» **Texto de origem**
# # # # #
Senado acaba de reunir num livro os originais de 20 panfletos históricos que foram escritos, publicados e distribuídos há 200 anos, em meio ao processo da Independência do Brasil.
Produzidos entre 1821 e 1824 e hoje amarelados pelo tempo, os papéis revelam que, ao contrário do que se costuma acreditar, o movimento político contra Portugal liderado pelo príncipe D. Pedro (que só se tornaria D. Pedro I após a Independência) nada teve de simples, consensual, pacífico ou previsível.
Naquele momento, diferentes projetos de Brasil estavam postos sobre a mesa. A transformação da América portuguesa num país independente, governado por uma cabeça coroada e com governo centralizado no Rio de Janeiro foi apenas um dos projetos concorrentes — o que conseguiu vingar.
Os defensores desse e dos demais projetos recorreram não apenas às armas, mas também às ideias. Eles com frequência lançaram mão dos panfletos com o intuito de espalhar seus argumentos, recrutar militantes, conquistar a opinião pública e fazer seu respectivo ideal sair vitorioso naquela encruzilhada política.
Esses 20 panfletos históricos compõem o livro Vozes do Brasil – A linguagem política na Independência, organizado por uma equipe de historiadoras da Universidade Federal de Minas Gerais (UFMG) e publicado pelas Edições do Senado Federal.
Trecho de panfleto produzido em abril de 1822, no Maranhão, pelo negociante João Rodrigues de Miranda. O panfleto defende a manutenção da união entre Brasil e Portugal (imagem: reprodução/Vozes do Brasil)
O livro em papel pode ser comprado no site da Livraria do Senado. A versão digital está disponível na página da Biblioteca do Senado para ser baixada gratuitamente.
A publicação de Vozes do Brasil foi a primeira de uma série de atividades organizadas pelo Senado para a celebração dos 200 anos da Independência. A programação comemorativa continuará pelos próximos 11 meses, até o dia 7 de setembro de 2022.
# # # # #
» **Dados de origem**
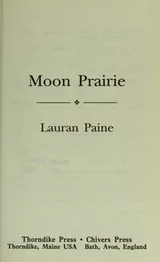 Cover of Moon prairie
# # # # #
» **Explore o material**
a) Segundo o texto sobre os panfletos da Independência, quem organizou o livro Vozes do Brasil?
b) Por favor, prossiga com o texto sobre os panfletos da Independência a partir do ponto em que ele termina.

» **Respostas em ordem**
a) Uma equipe de historiadoras da Universidade Federal de Minas Gerais (UFMG).

b)
Em 1821, os diversos projetos de Brasil se apresentaram de forma clara na arena pública, depois que o rei D. João VI, que vivia no Brasil, foi obrigado pelo Parlamento português a retornar para a Europa.
O rei havia trocado Lisboa pelo Rio de Janeiro em 1808, para fugir de Napoleão Bonaparte. Desde então, o Brasil não era mais uma mera colônia, mas sim a sede do Reino. Ao forçar a volta de D. João VI, o Parlamento português esperava devolver o poder a Portugal e reduzir o Brasil à velha condição subalterna.
Houve províncias brasileiras que de pronto aderiram ao projeto de recolonização. Esse desejo foi particularmente forte no Grão-Pará, no Maranhão, no Piauí e na Bahia, que preferiam subordinar-se a Lisboa a sujeitar-se ao Rio de Janeiro.
Pintura de Antônio Parreiras retrata guerra na Bahia na época da Independência: província foi a última a expulsar portugueses e aderir à união brasileira, em 1823 (imagem: reprodução)
Um panfleto datado de junho de 1822 (às vésperas do grito do Ipiranga) defende explicitamente essa ideia. O autor do texto é o português Ignácio José Corrêa Drumond, que vivia no Brasil. Dirigindo-se a D. Pedro, então príncipe regente, o panfletista recomendou-lhe que abandonasse o barco dos separatistas:
“[Eu] já dava a conhecer a Vossa Alteza Real que no Brasil existia um partido de rebelião que conspiraria contra os europeus e contra os bons brasileiros, tendo por principal objeto a desligação dos dois reinos. Essa ruinosa intriga tem sido a causa dos desgraçados acontecimentos do Brasil. As seduções dos ambiciosos e loucos revolucionários estão comprometendo a Vossa Alteza Real.”
No panfleto, Drumond recorreu ao argumento do medo. Ele escreveu que, se o reino luso-brasileiro se partisse, o Brasil independente não disporia de forças militares suficientes para impedir insurreições escravas. Segundo ele, o país poderia se transformar num novo Haiti, onde poucos anos antes os negros tomaram o poder dos colonizadores franceses e aboliram a escravidão.
Reprovando a atitude de D. Pedro de ter expulsado do Rio de Janeiro tropas portuguesas favoráveis à recolonização do Brasil, o panfletista argumentou:
“Quem há de agora manter a boa ordem, fazer respeitar o direito de propriedade e decoro das famílias contra os sediciosos? Que segurança tem Vossa Alteza Real em ter tropa que o auxilie em uma terra onde o número dos mulatos e pretos é muito maior que o número de brancos? Poderão eles conseguir a sua liberdade sem dominarem os mesmos brancos?”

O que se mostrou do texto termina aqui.